Notes for anyone building one of these things.
(I'll keep updating this post as I find more stuff)
1. You need to glue the belly pan (B11) to the load bed (B6) BEFORE trying to fit the suspension units (A5 A9 A18 A19), because the front ones (A5) partly fit to the bottom of the cabin floor bulge (which is part of B6) whereas the rest of them fit to B11. Without the floor plate, you don't have a reference for trimming the A5s.
2. When cutting the transmission lines (B5 & B7) off the sprues, be careful not to cut away parts of the suspension hangers that have sprue gates on them, i.e. the dividing line between part and gate is not obvious. If you cut too much of the part away, then you don't have anything to fit the suspension units to.
3. Before fitting the suspension units you have to also file all their mating surfaces flat, cut the inboard end of the drive shaft off to get it to fit above the suspension hanger, and file the inboard end of the wishbone to a cylindrical shape to get it to mate with the suspension hanger.
4. Test-fit the inner wheels (A6) onto both the outer wheels (A8) and the relevant suspension unit BEFORE fitting the latter to the body. EVERYTHING needs sanding, filing and drilling to fit.
5. Leave the right hand side load bed panel (B1) off until AFTER you've fitted the exhaust pipe (A1) to the body. It's physically impossible to get the pipe in once the right-rear 'box pillar' (in which the silencer lives) is closed up. If you do close it up first, then your options are a) saw the pipe in half and fit the silercer from the top and the pipe from the bottom, or b) cut/drill the bottom of the box pillar out to make a bigger hole (not sure if this'll work, but it seems right).
6. The exhaust pipe as designed fouls the rear right hand wheel. I've fixed this by enlarging the hole in the load bed so that it can be tucked in more tightly and moved further back. Also, check reference photos for how it fits around the chassis shape. I'll post up a still from a YT video that shows this tomorrow.
7. The 'box pillars' at the rear corners of the load bed are formed from the load bed panels (B10 & B12), the tailgate (B9), the rear bulkhead (B8) and two inner wall pieces (B1 & B3). The corners are mitred, and they just don't fit. if you want a real-world accurate model, check a lot of references, do a lot of test-fitting, and trim accordingly. The 'lid' of the left hand pillar is formed integrally with B3, but it's awful: thick, misshapen and not even flat. Again, for an accurate model, I'd suggest cutting it off and making a new, separate lid. Since my model is dressed up for a TV show, I can, luckily, just cover all this with vis-mods.

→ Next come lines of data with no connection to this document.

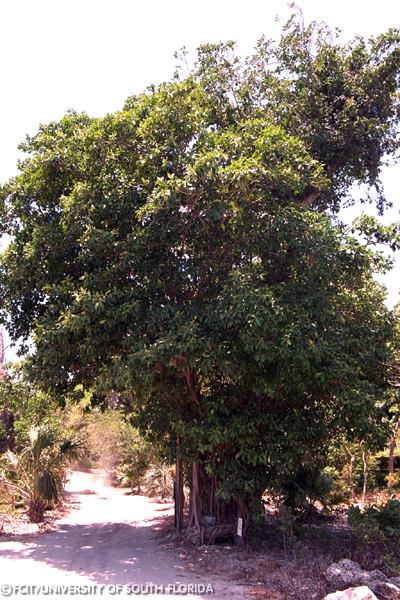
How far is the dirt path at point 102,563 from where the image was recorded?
26.0 ft

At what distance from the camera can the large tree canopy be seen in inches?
360

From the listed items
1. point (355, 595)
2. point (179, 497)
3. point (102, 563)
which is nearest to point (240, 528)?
point (179, 497)

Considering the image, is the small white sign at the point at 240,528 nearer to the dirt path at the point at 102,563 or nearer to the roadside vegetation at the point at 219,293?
the roadside vegetation at the point at 219,293

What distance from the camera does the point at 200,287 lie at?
35.0ft

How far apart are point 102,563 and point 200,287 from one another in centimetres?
541

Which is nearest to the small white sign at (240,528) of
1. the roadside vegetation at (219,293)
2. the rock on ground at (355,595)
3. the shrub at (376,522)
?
the roadside vegetation at (219,293)

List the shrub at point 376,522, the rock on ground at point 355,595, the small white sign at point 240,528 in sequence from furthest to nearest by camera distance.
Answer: the small white sign at point 240,528 → the shrub at point 376,522 → the rock on ground at point 355,595

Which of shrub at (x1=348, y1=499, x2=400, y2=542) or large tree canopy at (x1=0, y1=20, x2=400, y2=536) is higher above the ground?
large tree canopy at (x1=0, y1=20, x2=400, y2=536)

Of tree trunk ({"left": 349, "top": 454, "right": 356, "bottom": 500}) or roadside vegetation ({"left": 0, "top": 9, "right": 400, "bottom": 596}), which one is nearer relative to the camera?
roadside vegetation ({"left": 0, "top": 9, "right": 400, "bottom": 596})

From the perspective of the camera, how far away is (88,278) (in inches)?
392

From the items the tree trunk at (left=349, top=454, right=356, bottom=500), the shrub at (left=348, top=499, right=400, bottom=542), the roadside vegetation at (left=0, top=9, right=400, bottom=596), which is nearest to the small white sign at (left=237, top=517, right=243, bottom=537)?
the roadside vegetation at (left=0, top=9, right=400, bottom=596)

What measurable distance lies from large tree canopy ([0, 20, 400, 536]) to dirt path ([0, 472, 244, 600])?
1692 millimetres

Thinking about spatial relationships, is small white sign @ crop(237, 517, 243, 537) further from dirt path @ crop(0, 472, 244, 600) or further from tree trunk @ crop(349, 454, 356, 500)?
tree trunk @ crop(349, 454, 356, 500)

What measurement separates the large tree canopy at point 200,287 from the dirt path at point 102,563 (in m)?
1.69
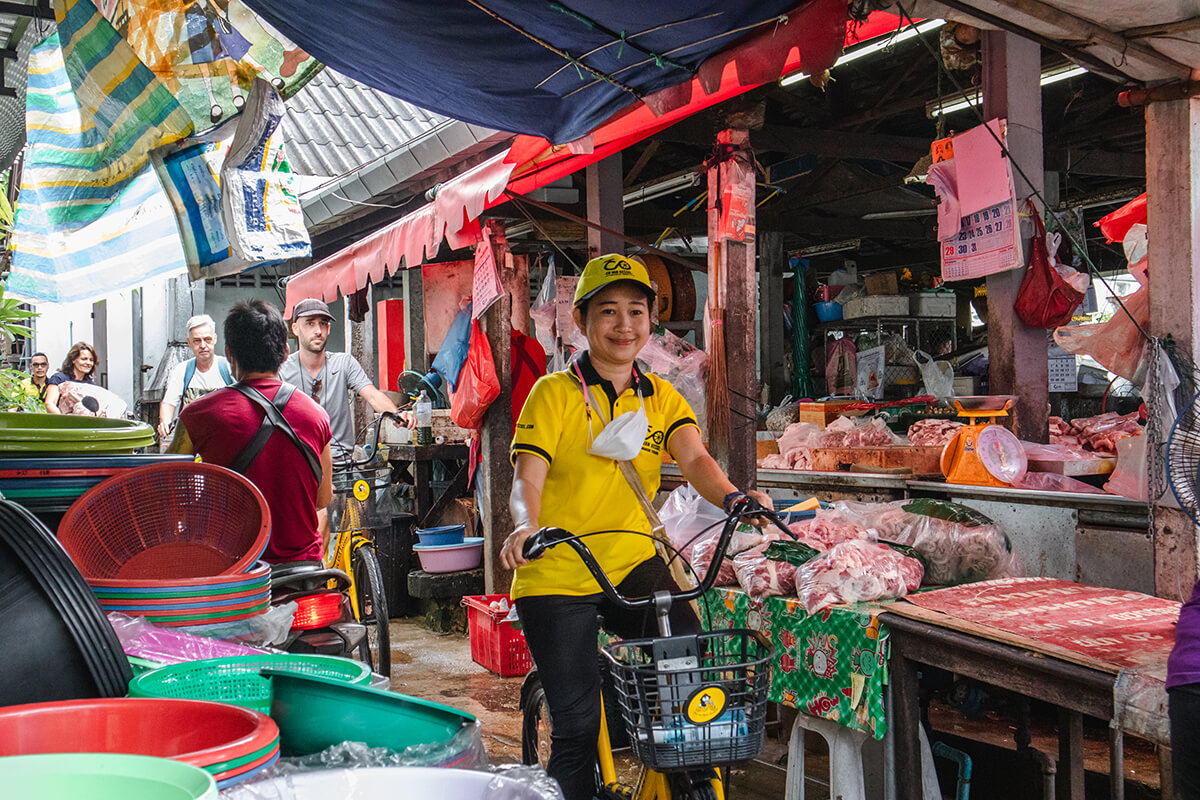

(The design of the whole rear corner is just wrong IMHO. I'd have made the inside faces of the box pillar integral with B8, which would positively locate it at 90 deg to the base, then make the other three sides as separate L-section pieces instead of integral to the sides and rear. That way, the corner could be neat and you could leave the left-hand one off until the exhaust was installed.)